● Directions for this task:
In the piece on Cindy Sheehan's protest, what did her sign say when Bush's motorcade passed on Aug. 12?

● Document excerpt:
Cindy Sheehan: America’s conscience?

Cindy Sheehan, the California mother of a young man killed in Iraq, has now been camped out for ten days in a ditch down the road from George Bush’s ranch in Crawford, TX, demanding the president meet with her to explain why her son Casey had to die. She pledges she will not leave until she gets a face-to-face meeting, and will follow him back to Washington when his vacation ends if need be. Her encampment has swelled into a tent city as supporters from around the nation have converged on Crawford. On Friday Aug. 12, Bush passed right by in his motorcade on the way to a GOP fundraiser. The NY Daily News reported that Sheehan’s sign read: “Why do you make time for donors and not for me?” Bush’s black Chevrolet SUV has tinted windows, so it was not clear if he looked at her, or the growing ranks of demonstrators, or the hundreds of plain white crosses, painted with the names of the dead, they have planted.

● Exercise data:
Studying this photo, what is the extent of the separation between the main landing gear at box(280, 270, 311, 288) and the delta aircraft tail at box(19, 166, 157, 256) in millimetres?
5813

● Solution:
"Why do you make time for donors and not for me?"